Many IT administrators use proxies extensively in their networks, however the concept or reverse proxying is slightly less common. So what is a reverse proxy? Well, it refers to the setup where a proxy server like this is run in such a way that it appears to clients just like a normal web server.
Specifically, the client will connect directly to the proxy considering it to be the final destination i.e. the web server itself, they will not be aware that the requests could be relayed further to another server. It is possible that this will even be an additional proxy server. These ‘reverse proxy servers’ are also often referred to as gateways although this term can have different meanings too. To avoid confusion we’ll avoid that description in this article.

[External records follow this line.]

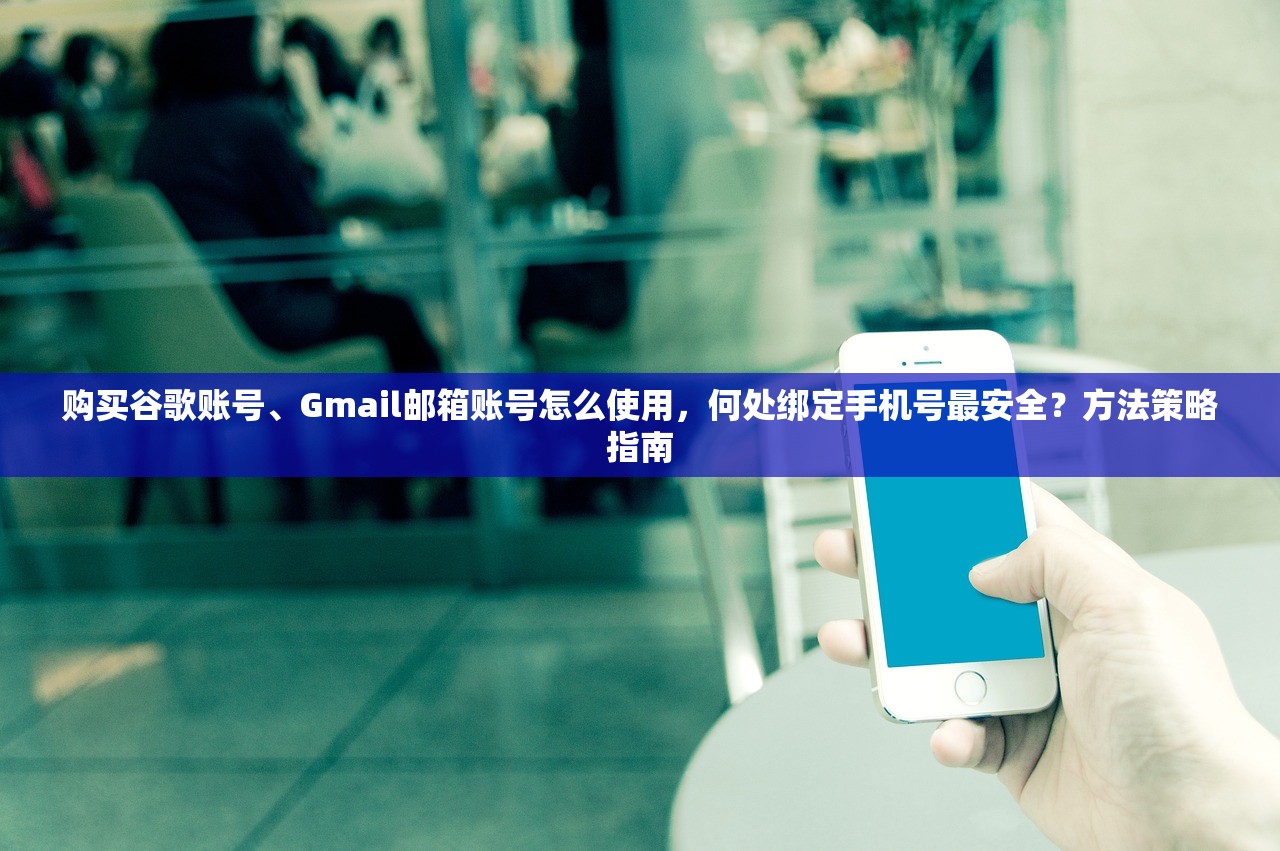 购买谷歌账号、Gmail邮箱账号怎么使用,何处绑定手机号最安全?方法策略指南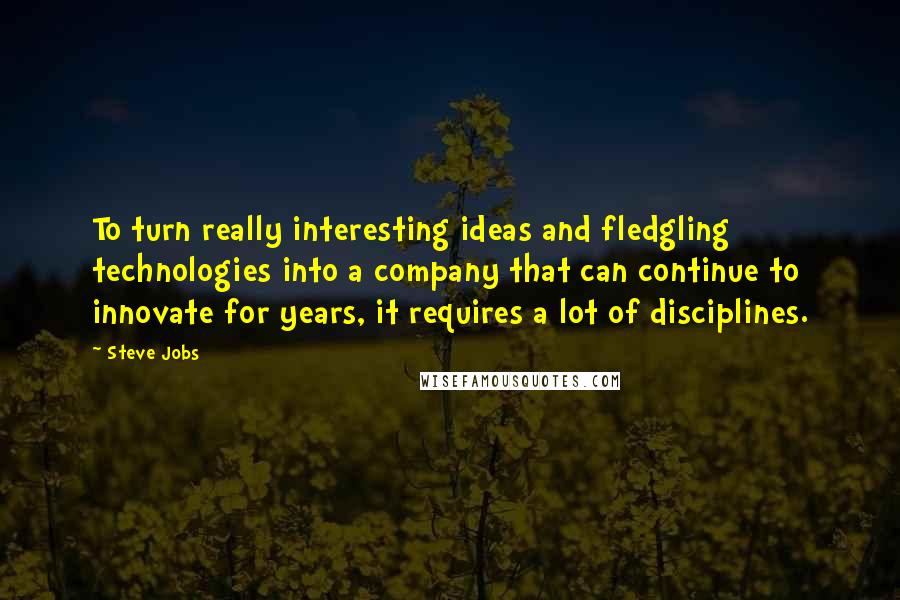Steve Jobs Quotes: To turn really interesting ideas and fledgling technologies into a company that can continue to innovate for years, it requires a lot of disciplines.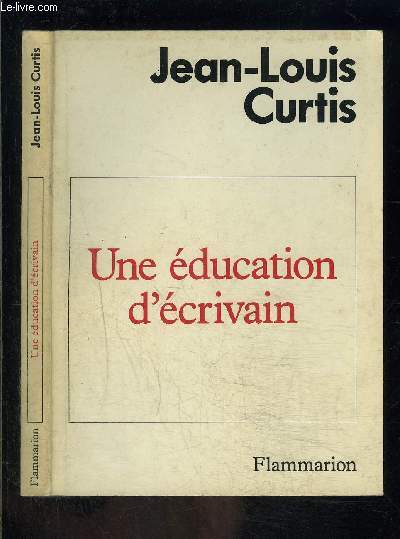 UNE EDUCATION D ECRIVAIN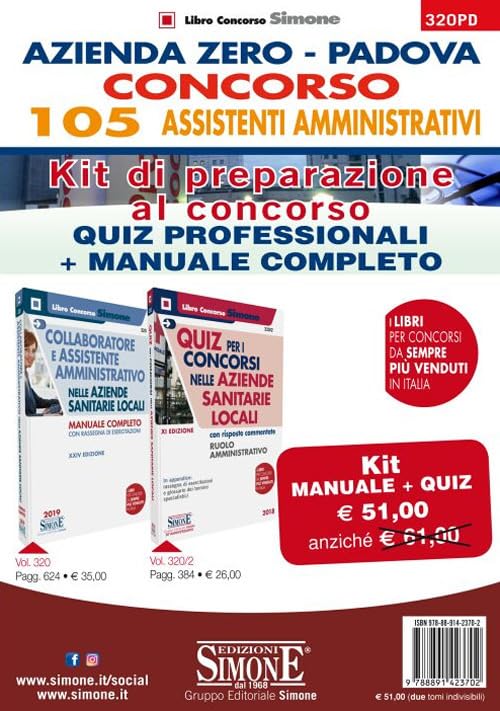 Azienda Zero Padova. Concorso 105 Assistenti Amministrativi. Kit di preparazione al concorso. Quiz professionali + Manuale completo (Concorsi e abilitazioni) Medicine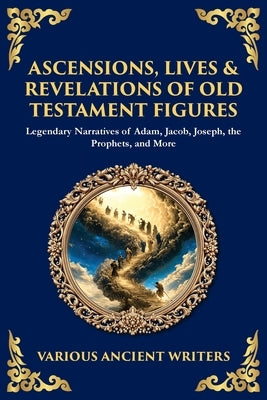 Ascensions, Lives & Revelations of Old Testament Figures: Legendary Narratives of Adam, Jacob, Joseph, the Prophets, and More by Writers, Various Ancient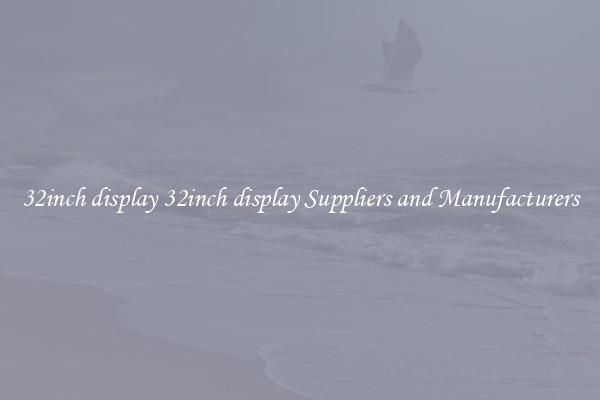 32inch display 32inch display Suppliers and Manufacturers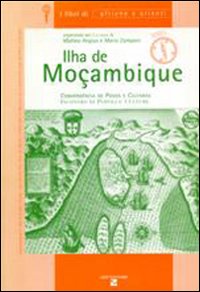 Ilha de Mocambique. Incontro di popoli e culture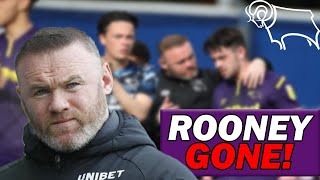 WAYNE ROONEY GONE! DERBY TAKEOVER CLOSE & NEW START?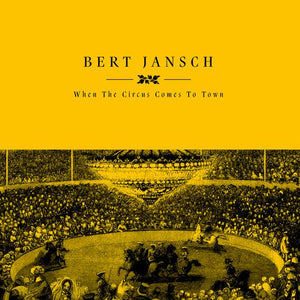 Bert Jansch - When The Circus Comes To Town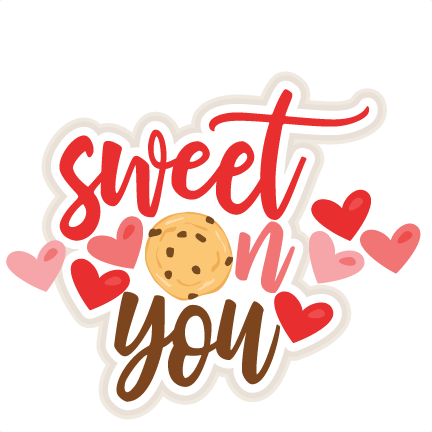 Sweet On You Title Svg Scrapbook Cut File Cute Clipart - Scalable Vector Graphics (432x432)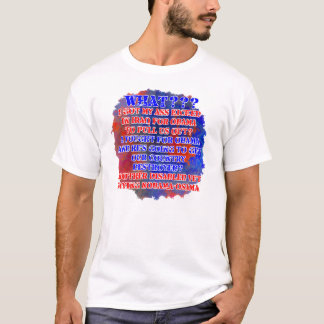 "What???" Disabled Veteran saying NObama! T-Shirt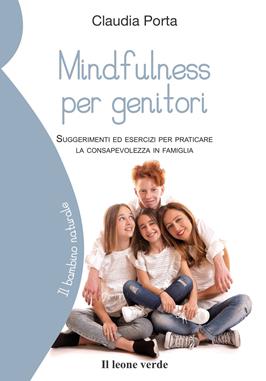 Mindfulness per genitori. Suggerimenti ed esercizi per praticare la consapevolezza in famiglia - Claudia Porta - Libro Il Leone Verde 2019, Il bambino naturale | Libraccio.it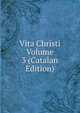 Vita Christi Volume 3 (Catalan Edition), 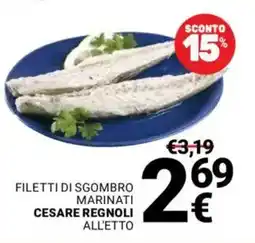 Supermercati Gulliver Filetti di sgombro marinati CESARE REGNOLI offerta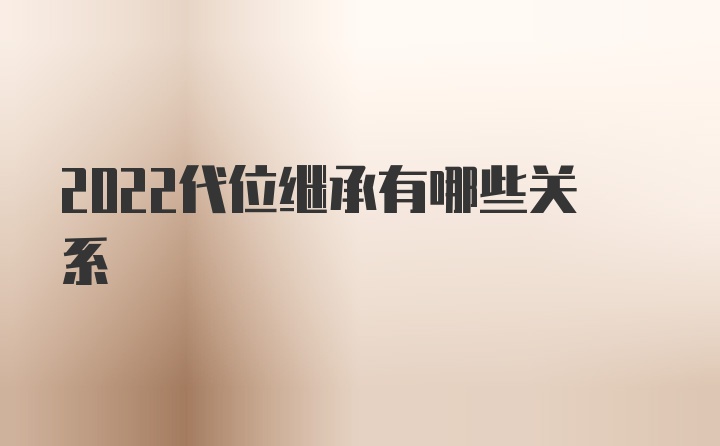 2022代位继承有哪些关系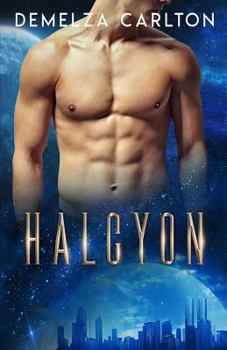 Halcyon: An Alien Scifi Romance - Book  of the Complex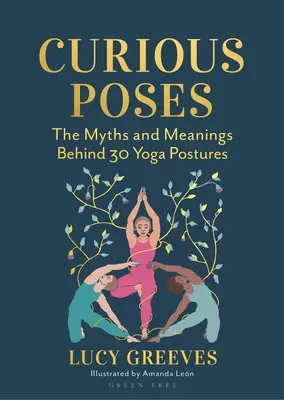 Posturas curiosas: 30 posturas de yoga y las historias que cuentan - Curious Poses: 30 Yoga Postures and the Stories They Tell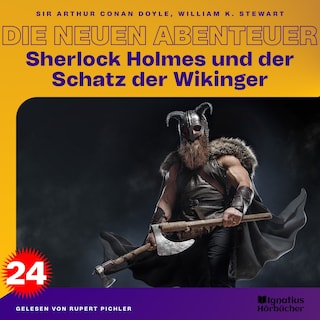 Sherlock Holmes und der Schatz der Wikinger (Die neuen Abenteuer, Folge 24) als Hörbuch
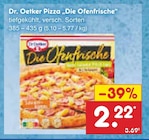 Pizza "Die Ofenfrische" im Angebot bei Netto Marken-Discount in Köln Pizza "Die Ofenfrische" Angebote von Dr. Oetker bei Netto Marken-Discount Köln für 2,22 €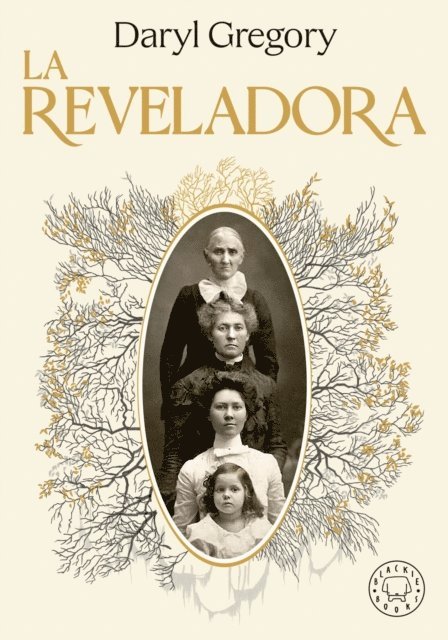 Daryl Gregory - La reveladora, E-bok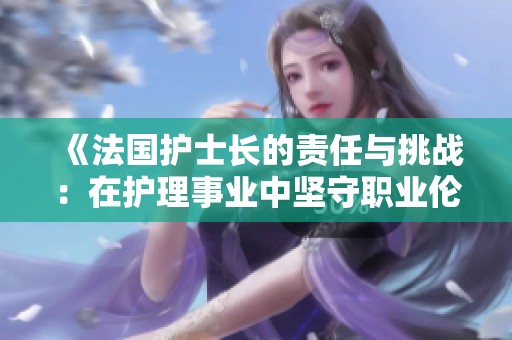 《法国护士长的责任与挑战：在护理事业中坚守职业伦理》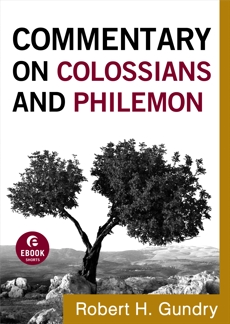 Commentary on Colossians and Philemon (Commentary on the New Testament Book #12), Gundry, Robert H.
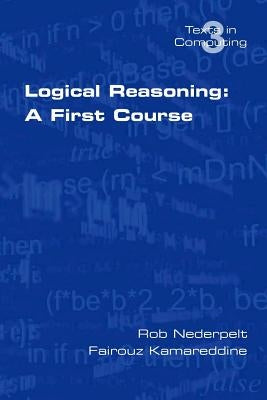 Logical Reasoning: A First Course by Nederpelt, R.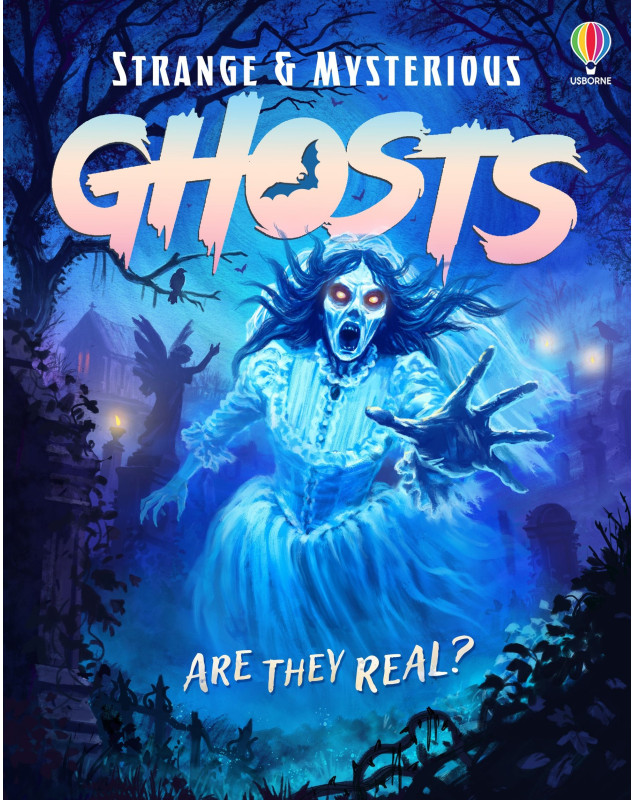 Usborne  Strange and Mysterious: Ghosts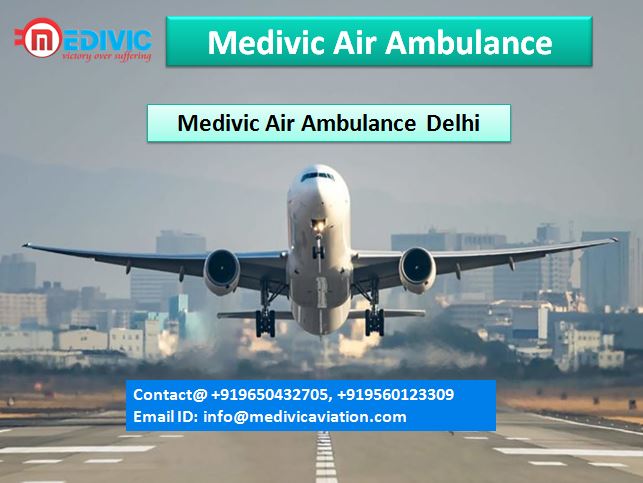 Medivic Air Ambulance Delhi-Best One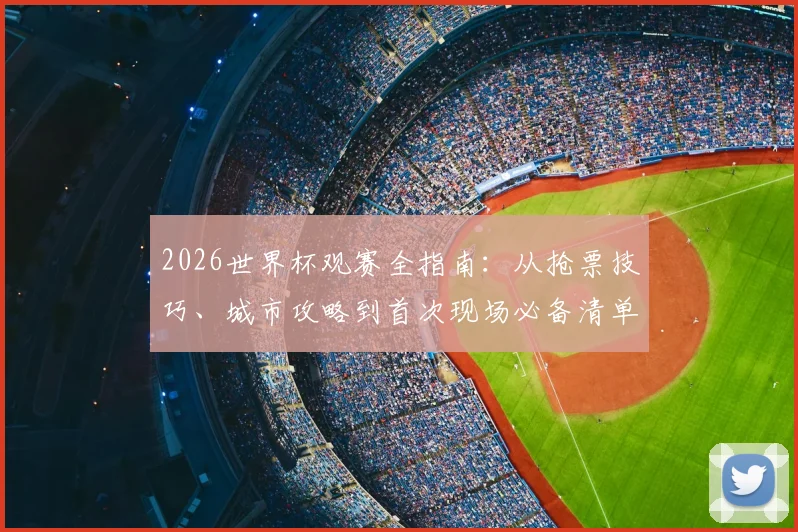 2026世界杯观赛全指南：从抢票技巧、城市攻略到首次现场必备清单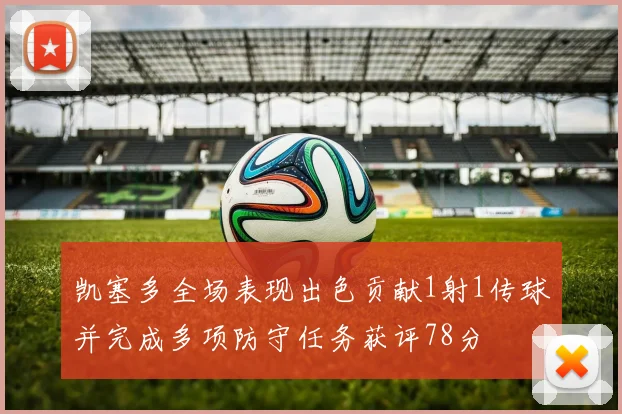 凯塞多全场表现出色贡献1射1传球并完成多项防守任务获评78分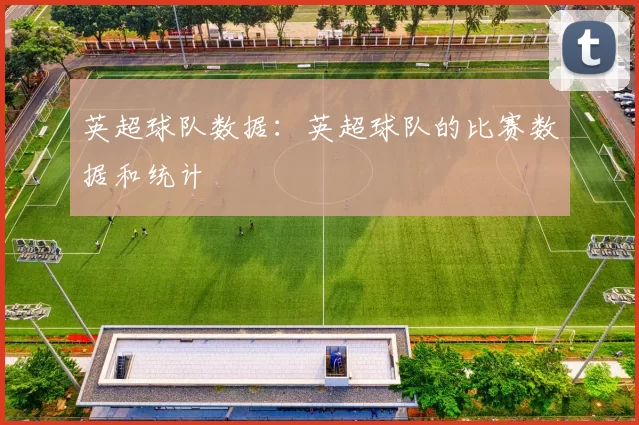 英超球队数据：英超球队的比赛数据和统计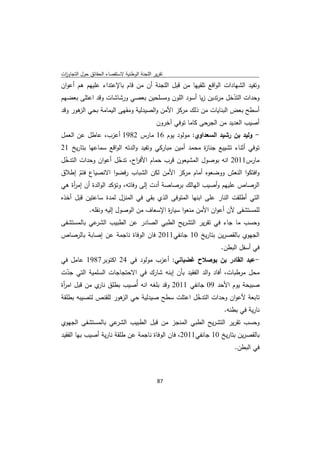 ‫ﺗﻘرﻳر اﻟﻠﺟﻧﺔ اﻟوطﻧﻳﺔ ﻻﺳﺗﻘﺻﺎء اﻟﺣﻘﺎﺋق ﺣوﻝ اﻟﺗﺟﺎوزت‬
 ‫ا‬
‫وﺗﻔﻳد اﻟﺷﻬﺎدات اﻟواﻗﻊ ﺗﻠﻘﻳﻬﺎ ﻣن ﻗﺑﻝ اﻟﻠﺟﻧﺔ أن ﻣن ﻗﺎم ﺑﺎﻹﻋﺗداء ﻋﻠﻳﻬم ﻫم أﻋوان‬
‫وﺣدات اﻟﺗدﺧﻝ ﻣرﺗدﻳن زﻳﺎ أﺳود اﻟﻠون وﻣﺳﻠﺣﻳن ﺑﻌﺻﻲ ورﺷﺎﺷﺎت وﻗد اﻋﺗﻠﻰ ﺑﻌﺿﻬم‬
                                                              ‫ّ‬
‫أﺳطﺢ ﺑﻌض اﻟﺑﻧﺎﻳﺎت ﻣن ذﻟك ﻣرﻛز اﻷﻣن واﻟﺻﻳدﻟﻳﺔ وﻣﻘﻬﻰ اﻟﻳﻣﺎﻣﺔ ﺑﺣﻲ ﻫور وﻗد‬
      ‫اﻟز‬
                                              ‫أﺻﻳب اﻟﻌدﻳد ﻣن اﻟﺟرﺣﻰ ﻛﺎﻣﺎ ﺗوﻓﻲ آﺧرون‬
‫- وﻟﻳد ﺑن رﺷﻳد اﻟﺳﻌداوي: ﻣوﻟود ﻳوم 61 ﻣﺎرس 2891 أﻋزب، ﻋﺎطﻝ ﻋن اﻟﻌﻣﻝ‬
‫ﺗوﻓﻲ أﺛﻧﺎء ﺗﺷﻳﻳﻊ ﺟﻧﺎ ة ﻣﺣﻣد أﻣﻳن ﻣﺑﺎرﻛﻲ وﺗﻔﻳد واﻟدﺗﻪ اﻟواﻗﻊ ﺳﻣﺎﻋﻬﺎ ﺑﺗﺎرﻳﺦ 12‬
                                                      ‫ز‬
‫ﻣﺎرس1102 اﻧﻪ ﺑوﺻوﻝ اﻟﻣﺷﻳﻌون ﻗرب ﺣﻣﺎم اﻷﻓ اح، ﺗدﺧﻝ أﻋوان وﺣدات اﻟﺗدﺧﻝ‬
 ‫ّ‬                  ‫ّ‬     ‫ر‬
‫واﻓﺗﻛوا اﻟﻧﻌش ووﺿﻌوﻩ أﻣﺎم ﻣرﻛز اﻷﻣن ﻟﻛن اﻟﺷﺑﺎب رﻓﺿوا اﻻﻧﺻﻳﺎع ﻓﺗم إطﻼق‬
       ‫ّ‬
‫اﻟرﺻﺎص ﻋﻠﻳﻬم وأﺻﻳب اﻟﻬﺎﻟك ﺑرﺻﺎﺻﺔ أدت إﻟﻰ وﻓﺎﺗﻪ، وﺗؤﻛد اﻟواﻟدة أن إﻣ أة ﻫﻲ‬
    ‫ر‬
‫اﻟﺗﻲ أطﻠﻘت اﻟﻧﺎر ﻋﻠﻰ اﺑﻧﻬﺎ اﻟﻣﺗوﻓﻰ اﻟذي ﺑﻘﻲ ﻓﻲ اﻟﻣﻧزﻝ ﻟﻣدة ﺳﺎﻋﺗﻳن ﻗﺑﻝ أﺧذﻩ‬
             ‫ﻟﻠﻣﺳﺗﺷﻔﻰ ﻷن أﻋوان اﻷﻣن ﻣﻧﻌوا ﺳﻳﺎ ة اﻹﺳﻌﺎف ﻣن اﻟوﺻوﻝ إﻟﻳﻪ وﻧﻘﻠﻪ.‬
                                          ‫ر‬
‫ﻋﻲ ﺑﺎﻟﻣﺳﺗﺷﻔﻰ‬‫وﺣﺳب ﻣﺎ ﺟﺎء ﻓﻲ ﺗﻘرﻳر اﻟﺗﺷرﻳﺢ اﻟطﺑﻲ اﻟﺻﺎدر ﻋن اﻟطﺑﻳب اﻟﺷر‬
‫اﻟﺟﻬوي ﺑﺎﻟﻘﺻرﻳن ﺑﺗﺎرﻳﺦ 01 ﺟﺎﻧﻔﻲ1102 ﻓﺎن اﻟوﻓﺎة ﻧﺎﺟﻣﺔ ﻋن إﺻﺎﺑﺔ ﺑﺎﻟرﺻﺎص‬
                                                                     ‫ﻓﻲ أﺳﻔﻝ اﻟﺑطن.‬
‫-ﻋﺑد اﻟﻘﺎدر ﺑن ﺑوﺻﻼح ﻏﺿﺑﺎﻧﻲ: أﻋزب ﻣوﻟود ﻓﻲ 42 اﻛﺗوﺑر7891 ﻋﺎﻣﻝ ﻓﻲ‬
‫ﻣﺣﻝ ﻣرطﺑﺎت، أﻓﺎد واﻟد اﻟﻔﻘﻳد ﺑﺄن إﺑﻧﻪ ﺷﺎرك ﻓﻲ اﻻﺣﺗﺟﺎﺟﺎت اﻟﺳﻠﻣﻳﺔ اﻟﺗﻲ ﺟدت‬
 ‫ّ‬
‫ﺻﺑﻳﺣﺔ ﻳوم اﻷﺣد 90 ﺟﺎﻧﻔﻲ 1102 وﻗد ﺑﻠﻐﻪ اﻧﻪ أُﺻﻳب ﺑطﻠق ي ﻣن ﻗﺑﻝ اﻣ أة‬
 ‫ر‬            ‫ﻧﺎر‬
‫ﺗﺎﺑﻌﺔ ﻷﻋوان وﺣدات اﻟﺗدﺧﻝ اﻋﺗﻠت ﺳطﺢ ﺻﻳدﻟﻳﺔ ﺣﻲ ﻫور ﻟﻠﻘﻧص ﻟﺗﺻﻳﺑﻪ ﺑطﻠﻘﺔ‬
                     ‫اﻟز‬                    ‫ّ‬
                                                      ‫ﻧﺎرﻳﺔ ﻓﻲ ﺑطﻧﻪ.‬
‫ﻋﻲ ﺑﺎﻟﻣﺳﺗﺷﻔﻰ اﻟﺟﻬوي‬‫وﺣﺳب ﺗﻘرﻳر اﻟﺗﺷرﻳﺢ اﻟطﺑﻲ اﻟﻣﻧﺟز ﻣن ﻗﺑﻝ اﻟطﺑﻳب اﻟﺷر‬
‫ﺑﺎﻟﻘﺻرﻳن ﺑﺗﺎرﻳﺦ 01 ﺟﺎﻧﻔﻲ1102، ﻓﺎن اﻟوﻓﺎة ﻧﺎﺟﻣﺔ ﻋن طﻠﻘﺔ ﻧﺎرﻳﺔ أﺻﻳب ﺑﻬﺎ اﻟﻔﻘﻳد‬
                                                                          ‫ﻓﻲ اﻟﺑطن.‬



                                              ‫ 78‬
‫ ‬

In reality the word ‘reverse’ refers to the backward role of the proxy server. In a standard proxy, the server will act as a proxy for the client initially. Any request by the proxy is made on behalf of the received client request. This is not the case in the ‘reverse’ scenario because because it acts as a proxy for the web server and not the client. This distinction can look quite confusing, as in effect the proxy will forward and receive requests to both the client and server however the distinction is important. You can read RFC 3040 for further information on this branch of internet replication and caching.
A standard proxy is pretty much dedicated to the client’s needs, all configured clients will forward all their requests for web pages to the proxy server. In a standard network architecture they will normally sit fairly close to the clients in order to reduce latency and network traffic. These proxies are also normally run by the organisations themselves although some ISPs will offer the service to larger clients.
In the situation of a reverse proxy, it is representing one or a small number of origin servers. You cannot normally access random servers through a reverse proxy because it has to be configured to specifically access certain web servers. Often these servers will need to be highly available and the caching aspect is important, a large organisation like Netflix would probably have specific IP addresses (read this) pointing at reverse proxies. The list of servers that are accessible should always be available from the reverse proxy server itself. A reverse proxy will normally be used by ‘all clients’ to specifically access certain web resources, indeed access may be completely blocked by any other route.
Obviously in this scenario it is usual for the reverse proxy to be both controlled and administered by the owner of the origin web server. This is because these servers are used for two primary purposes to replicate content across a wide geographic area and two replicate content for load balancing. In some scenarios it’s also used to add an extra layer of security and authentication to accessing a secure web server too.